Now we only need to put them in a function.

In [None]:
def get_covid_data_bulk_parallel(self, kabko, tanggal, max_process_count=10):
    
    #we might not need this after all, but whatever
    data = {k:{t:None for t in tanggal} for k in kabko}
    
    #prepare the args
    #get_covid_data(kabko, tanggal)
    args = [(k, t) for t in tanggal for k in kabko]
    
    #we prepare the pool
    #pool in this context is like collection of available tabs
    pool = Pool(processes=max_process_count)

    #now we execute it
    #we use starmap instead of map because there are multiple arguments
    output = pool.starmap(scrapper.get_covid_data, args)
    pool.close()
    pool.join()
    
    return output

Scrapper.get_covid_data_bulk_parallel = get_covid_data_bulk_parallel
scrapper = Scrapper()
scrapper.get_covid_data_bulk_parallel

Now we time it. We're getting 4 data so, let's be generous, it should be 2.5*4=10 seconds if it were synchronous.

In [None]:
f_timer(scrapper.get_covid_data_bulk_parallel, (kabko, tanggal))

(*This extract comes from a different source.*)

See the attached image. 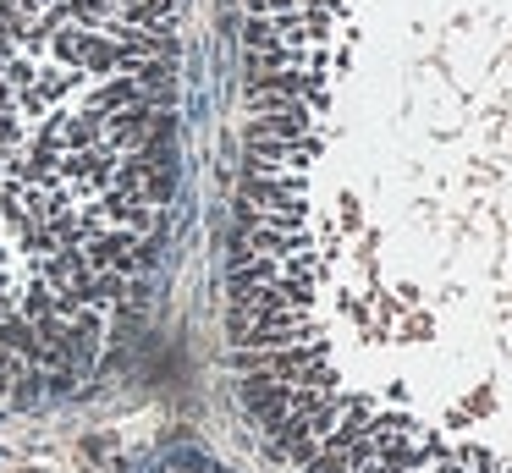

Wow, that's almost twice as fast as synchronous. Definitely an improvement worth the headache.

Next is the wrapper to return dictionaries.

In [None]:
def get_covid_data_bulk_parallel_dict_kabko(self, kabko, tanggal, max_process_count=10):
    output = self.get_covid_data_bulk_parallel(kabko, tanggal, max_process_count)
    
    for o in output:
        data[o['kabko']][o['sampai']] = o

    return data

Scrapper.get_covid_data_bulk_parallel_dict_kabko = get_covid_data_bulk_parallel_dict_kabko
scrapper = Scrapper()
scrapper.get_covid_data_bulk_parallel_dict_kabko

In [None]:
def get_covid_data_bulk_parallel_dict_tanggal(self, kabko, tanggal, max_process_count=10):
    output = self.get_covid_data_bulk_parallel(kabko, tanggal, max_process_count)
    
    for o in output:
        data[o['sampai']][o['kabko']] = o

    return data

Scrapper.get_covid_data_bulk_parallel_dict_tanggal = get_covid_data_bulk_parallel_dict_tanggal
scrapper = Scrapper()
scrapper.get_covid_data_bulk_parallel_dict_tanggal

In [None]:
scrapper.get_covid_data_bulk_parallel(kabko, tanggal)

## Bulk Scraping: All

Next, make one for all data. However we will not be testing this here since it will take a very long time.

In [None]:
def get_covid_data_all(self, parallel=True):
    params = self.get_all_param_vals()
    f = self.get_covid_data_bulk_parallel
    if not parallel:
        f = self.get_covid_data_bulk
    data = f(params['kabko'], params['sampai'])
    return data

Scrapper.get_covid_data_all = get_covid_data_all
scrapper = Scrapper()
scrapper.get_covid_data_all

## Bulk Scraping: New

Finally, make one for new data. We'll test this one first before testing getting all data.

In [None]:
def get_covid_data_new(self, after, parallel=True):
    params = self.get_all_param_vals()
    new_dates = get_new_dates(params['sampai'], after)
    f = self.get_covid_data_bulk_parallel
    if not parallel:
        f = self.get_covid_data_bulk
    data = f(params['kabko'], new_dates)
    return data

Scrapper.get_covid_data_new = get_covid_data_new
scrapper = Scrapper()
scrapper.get_covid_data_new

Now let's test it. We will use the second to last date so we'll be getting data from the last date. This will take a few minutes (41 data)

In [None]:
yesterday = params['tanggal'][-2]
start = time.time()
data = scrapper.get_covid_data_new(yesterday)
end = time.time()
data

In [None]:
end-start

Hey, that's really fast. Might want to adjust the max processor count.

This concludes the main data scraping.